Sunday 11 November 2012

Chocolate Mousse with Raspberry Compote


TGIF! I finally was able to take a deep breathe out of my busy week to meet up, sit down and relax with my high school friends. We haven't had a full house in ages due to everyone's busy schedule from work/studies and it was really sweet to see everyone again...and to have our dosage of gossip of our lives. We went to Tsindos, a Greek family restaurant. The interior design provided a warm family atmosphere catching glimpses of the mediterranean Greece (with my impression of Kalokairi, filmed in Mamma Mia). It was smooth and relaxing to dine in this place as there were guitarists playing Greek songs the whole night to entertain us. Although we couldn't understand a word, the music was soothing to listen to.
To top off the weekend and before I go on a skinny diet, my mind was set to make these chocolate mousse cups accompanied with raspberry compote and fresh blueberries on top. These were amazing. I knew I had to make these when I saw this on Steph's blog. Chocolate mousse or any mousse I should say has always been non-existent in my menu because 9.999999/10 times, I couldn't eat the ones served outdoors. So here's my first official chocolate mousse, and hurrah! I'm not a mousse virgin anymore. It's such an easy thing to make that I can't believe that I didn't make this any earlier! It's rich in chocolate flavour and fluffy in texture. It felt like I was swinging amongst the clouds as I was eating this. This mousse isn't sweet at all because of the dark chocolate with no added sugar. The raspberry compote was a perfect combination with this mousse as I personally find that the mousse might be a bit sickening by itself. I wished I had added more of the compote to each cup because I had leftovers and in my biased opinion, I really liked the compote. This dessert can definitely do with some more sweet fillings, hence I added some fresh blueberries on top.
Hope everyone had a happy weekend. Adios amigos!
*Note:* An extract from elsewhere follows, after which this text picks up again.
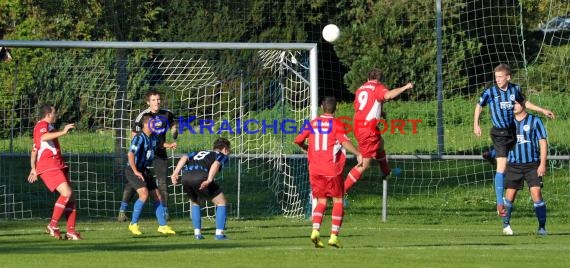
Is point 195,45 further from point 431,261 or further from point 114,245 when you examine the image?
point 431,261

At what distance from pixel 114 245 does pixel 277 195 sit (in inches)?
273

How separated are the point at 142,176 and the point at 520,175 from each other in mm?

Chocolate Mousse with Raspberry Compote

(adapted from raspberri cupcakes)

Raspberry Compote
300g raspberries, fresh or frozen (I used frozen)
¼ cup (55g) sugar
½ tsp vanilla extract (I used vanillin)

Chocolate Mousse
180g good quality dark chocolate, finely chopped
3 large eggs, at room temperature and separated
pinch of salt
225ml thickened cream

1. Prepare the compote first (you may use any berries you want). Place berries, sugar and vanilla in a medium saucepan. Stir regularly on low-medium heat. Simmer until the sugar completely dissolves and the mixture thickens slightly, about 5-10 minutes. Remove from the heat and strain seeds if you prefer. Set aside to cool.

2. For the chocolate mousse, carefully beat thickened cream in a medium-large mixing bowl with an electric mixer till soft peaks form. Place in fridge until ready to use.

3. Place chocolate in a heatproof bowl over a saucepan of gently simmering water and stir until chocolate is completely melted. Remove from the heat and add yolks and salt and stir to combine.

4. Fold whipped cream into mixture. In a separate, medium-large mixing bowl, beat the egg whites with an electric mixer on high speed until soft peaks form. Carefully fold egg whites into chocolate mixture until combined. The mousse should be smooth and even in colour.

5. Spoon about 1 tbsp of cooled berry compote into the bottom of each serving glass. Finish off with a layer of chocolate mousse over the top of the compote. Chill in the refrigerator for 3 hours or until set. Top with more berries or popping candy or fairy floss right before serving.